Some more info I just checked out.

On x86_64, the MUL opcode has a 10 cycle latency and 1/2 cycle throughput. MOV, ADD and SHL have a latency of 1 cycle, with 2.5, 2.5, and 1.7 cycle throughput.

A multiplication by 15 would require 3 SHL and 3 ADD ops at minimum and probably a couple of MOVs.

https://gmplib.org/~tege/x86-timing.pdf

Answer 11

Your methodology is flawed. Your loop increment and condition checking itself is taking that much time.

• Try running an empty loop and measure the time (call it base).
• Now add 1 shift operation and measure the time (call it s1).
• Next add 10 shift operations and measure the time (call it s2)

If everything is going correctly base-s2 should be 10 times more than base-s1. Otherwise something else is coming into play here.

Now I actually tried this myself and figured, If loops are causing a problem why not remove them entirely.
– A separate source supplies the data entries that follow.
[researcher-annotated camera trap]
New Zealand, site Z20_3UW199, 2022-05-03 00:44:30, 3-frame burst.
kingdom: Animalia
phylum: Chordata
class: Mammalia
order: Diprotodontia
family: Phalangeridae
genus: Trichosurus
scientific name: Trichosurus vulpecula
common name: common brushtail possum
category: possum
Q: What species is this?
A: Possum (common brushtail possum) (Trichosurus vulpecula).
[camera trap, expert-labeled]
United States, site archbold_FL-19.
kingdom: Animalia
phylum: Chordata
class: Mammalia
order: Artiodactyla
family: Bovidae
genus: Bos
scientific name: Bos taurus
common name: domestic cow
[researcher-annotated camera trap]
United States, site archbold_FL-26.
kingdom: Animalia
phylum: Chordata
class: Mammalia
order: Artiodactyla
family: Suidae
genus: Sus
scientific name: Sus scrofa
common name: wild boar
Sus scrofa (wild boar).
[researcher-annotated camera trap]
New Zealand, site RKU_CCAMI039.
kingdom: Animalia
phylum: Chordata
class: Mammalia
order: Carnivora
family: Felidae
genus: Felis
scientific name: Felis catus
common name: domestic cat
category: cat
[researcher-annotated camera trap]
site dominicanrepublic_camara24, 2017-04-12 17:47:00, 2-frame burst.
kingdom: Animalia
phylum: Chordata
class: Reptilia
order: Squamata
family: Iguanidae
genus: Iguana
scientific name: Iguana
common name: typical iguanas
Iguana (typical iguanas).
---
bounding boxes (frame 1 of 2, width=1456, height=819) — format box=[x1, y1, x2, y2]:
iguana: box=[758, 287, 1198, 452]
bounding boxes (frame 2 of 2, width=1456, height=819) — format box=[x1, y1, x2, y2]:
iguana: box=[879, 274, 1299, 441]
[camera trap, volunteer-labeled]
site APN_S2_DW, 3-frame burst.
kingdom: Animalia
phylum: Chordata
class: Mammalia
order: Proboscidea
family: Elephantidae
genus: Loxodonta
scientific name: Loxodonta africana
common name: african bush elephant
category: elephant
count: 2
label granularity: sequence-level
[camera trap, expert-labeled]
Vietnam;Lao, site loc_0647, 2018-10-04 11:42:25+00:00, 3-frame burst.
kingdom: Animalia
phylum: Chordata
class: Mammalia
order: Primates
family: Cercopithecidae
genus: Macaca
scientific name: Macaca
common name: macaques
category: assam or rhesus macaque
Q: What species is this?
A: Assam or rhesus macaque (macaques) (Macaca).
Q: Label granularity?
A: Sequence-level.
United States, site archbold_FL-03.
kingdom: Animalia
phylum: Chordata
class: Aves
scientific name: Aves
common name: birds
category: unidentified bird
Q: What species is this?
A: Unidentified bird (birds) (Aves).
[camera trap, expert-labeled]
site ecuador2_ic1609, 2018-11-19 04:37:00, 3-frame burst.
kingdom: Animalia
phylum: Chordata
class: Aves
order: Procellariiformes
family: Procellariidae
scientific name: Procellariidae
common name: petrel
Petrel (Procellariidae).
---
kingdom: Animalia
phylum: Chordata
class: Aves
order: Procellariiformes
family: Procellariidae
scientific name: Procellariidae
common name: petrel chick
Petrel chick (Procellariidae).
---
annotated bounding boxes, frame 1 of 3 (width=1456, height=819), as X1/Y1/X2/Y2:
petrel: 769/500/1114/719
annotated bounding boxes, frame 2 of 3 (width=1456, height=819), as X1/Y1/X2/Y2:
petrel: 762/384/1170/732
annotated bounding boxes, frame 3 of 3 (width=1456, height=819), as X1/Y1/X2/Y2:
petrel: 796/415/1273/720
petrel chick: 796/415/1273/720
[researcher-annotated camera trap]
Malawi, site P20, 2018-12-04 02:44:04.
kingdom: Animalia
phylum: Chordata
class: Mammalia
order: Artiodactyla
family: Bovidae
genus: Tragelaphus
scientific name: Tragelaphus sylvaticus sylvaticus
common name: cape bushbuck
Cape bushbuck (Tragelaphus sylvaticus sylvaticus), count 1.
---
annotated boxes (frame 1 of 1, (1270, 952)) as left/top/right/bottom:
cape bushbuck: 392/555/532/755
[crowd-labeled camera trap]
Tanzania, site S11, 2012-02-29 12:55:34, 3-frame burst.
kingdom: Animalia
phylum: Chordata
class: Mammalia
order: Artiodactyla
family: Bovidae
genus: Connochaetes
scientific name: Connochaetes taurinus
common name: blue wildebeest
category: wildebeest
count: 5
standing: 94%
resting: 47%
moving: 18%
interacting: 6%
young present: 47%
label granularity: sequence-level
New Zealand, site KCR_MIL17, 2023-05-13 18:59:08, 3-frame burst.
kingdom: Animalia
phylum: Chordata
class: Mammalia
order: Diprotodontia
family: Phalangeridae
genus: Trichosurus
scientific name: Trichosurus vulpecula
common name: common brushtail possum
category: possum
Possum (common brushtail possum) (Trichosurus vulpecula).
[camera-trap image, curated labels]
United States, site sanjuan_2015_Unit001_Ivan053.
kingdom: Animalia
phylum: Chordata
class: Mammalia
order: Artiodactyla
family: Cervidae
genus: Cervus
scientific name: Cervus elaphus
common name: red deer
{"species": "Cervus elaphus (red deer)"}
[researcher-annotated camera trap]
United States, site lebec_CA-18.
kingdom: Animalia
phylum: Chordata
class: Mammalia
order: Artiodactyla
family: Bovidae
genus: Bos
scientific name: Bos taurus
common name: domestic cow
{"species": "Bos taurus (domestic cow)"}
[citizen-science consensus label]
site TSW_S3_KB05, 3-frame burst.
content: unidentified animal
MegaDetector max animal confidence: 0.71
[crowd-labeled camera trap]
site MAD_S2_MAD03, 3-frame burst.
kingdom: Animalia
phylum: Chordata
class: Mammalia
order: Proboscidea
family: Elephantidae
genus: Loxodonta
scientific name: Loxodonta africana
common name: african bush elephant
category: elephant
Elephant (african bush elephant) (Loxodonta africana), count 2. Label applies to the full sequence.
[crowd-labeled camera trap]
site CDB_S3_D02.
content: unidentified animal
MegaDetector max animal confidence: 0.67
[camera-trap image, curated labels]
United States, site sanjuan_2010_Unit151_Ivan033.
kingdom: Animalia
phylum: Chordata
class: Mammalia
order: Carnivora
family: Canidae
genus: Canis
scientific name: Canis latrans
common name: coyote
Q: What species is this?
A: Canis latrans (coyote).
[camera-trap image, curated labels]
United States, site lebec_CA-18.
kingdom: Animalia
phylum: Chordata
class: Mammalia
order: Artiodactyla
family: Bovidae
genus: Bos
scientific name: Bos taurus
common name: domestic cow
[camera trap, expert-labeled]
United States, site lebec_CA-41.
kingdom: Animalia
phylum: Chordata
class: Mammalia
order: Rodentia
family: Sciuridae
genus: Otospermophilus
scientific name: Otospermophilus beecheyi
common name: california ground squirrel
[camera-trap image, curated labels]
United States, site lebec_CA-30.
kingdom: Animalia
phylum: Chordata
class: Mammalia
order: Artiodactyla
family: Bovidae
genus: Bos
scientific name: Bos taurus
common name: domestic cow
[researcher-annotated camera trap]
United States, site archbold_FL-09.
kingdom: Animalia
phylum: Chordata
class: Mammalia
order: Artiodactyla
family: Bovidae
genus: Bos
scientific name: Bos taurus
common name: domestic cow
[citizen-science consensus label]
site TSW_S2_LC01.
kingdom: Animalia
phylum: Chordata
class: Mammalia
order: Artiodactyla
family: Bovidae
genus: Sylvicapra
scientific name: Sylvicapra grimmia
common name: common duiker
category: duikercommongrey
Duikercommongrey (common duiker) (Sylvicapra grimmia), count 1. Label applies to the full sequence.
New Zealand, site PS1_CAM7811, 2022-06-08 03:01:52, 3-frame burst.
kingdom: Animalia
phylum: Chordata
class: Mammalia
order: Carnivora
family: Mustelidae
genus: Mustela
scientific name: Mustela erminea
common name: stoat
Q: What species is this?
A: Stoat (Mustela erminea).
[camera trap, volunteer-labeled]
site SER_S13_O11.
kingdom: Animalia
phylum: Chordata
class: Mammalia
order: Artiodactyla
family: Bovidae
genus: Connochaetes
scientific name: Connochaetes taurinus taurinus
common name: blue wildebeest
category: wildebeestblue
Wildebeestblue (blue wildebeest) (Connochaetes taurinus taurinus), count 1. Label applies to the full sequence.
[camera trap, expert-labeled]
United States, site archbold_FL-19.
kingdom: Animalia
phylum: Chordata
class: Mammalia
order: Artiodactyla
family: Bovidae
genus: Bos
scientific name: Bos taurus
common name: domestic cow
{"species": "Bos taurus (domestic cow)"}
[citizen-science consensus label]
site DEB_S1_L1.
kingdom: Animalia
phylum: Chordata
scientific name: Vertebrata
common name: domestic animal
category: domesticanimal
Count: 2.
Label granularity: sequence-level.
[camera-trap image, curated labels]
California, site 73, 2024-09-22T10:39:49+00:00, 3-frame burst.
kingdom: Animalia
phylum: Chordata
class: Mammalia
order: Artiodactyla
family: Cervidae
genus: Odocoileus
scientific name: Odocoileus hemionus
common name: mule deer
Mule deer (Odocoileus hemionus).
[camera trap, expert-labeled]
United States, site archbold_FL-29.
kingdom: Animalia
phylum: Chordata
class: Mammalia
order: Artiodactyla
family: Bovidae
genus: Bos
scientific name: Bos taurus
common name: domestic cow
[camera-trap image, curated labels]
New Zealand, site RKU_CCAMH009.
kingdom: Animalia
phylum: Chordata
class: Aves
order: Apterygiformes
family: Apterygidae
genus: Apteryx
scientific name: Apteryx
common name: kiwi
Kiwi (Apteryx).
So I went ahead and did this :

int main(){

    int test = 2;
    clock_t launch = clock();

    test << 6;
    test << 6;
    test << 6;
    test << 6;
    //.... 1 million times
    test << 6;

    clock_t done = clock();
    printf("Time taken : %d\n", done - launch);
    return 0;
}

And there you have your result

1 million shift operations in under 1 miliseconds ?.

I did the same thing for multiplication by 64 and got the same result. So probably the compiler is ignoring the operation completely as others mentioned the value of test is never changed.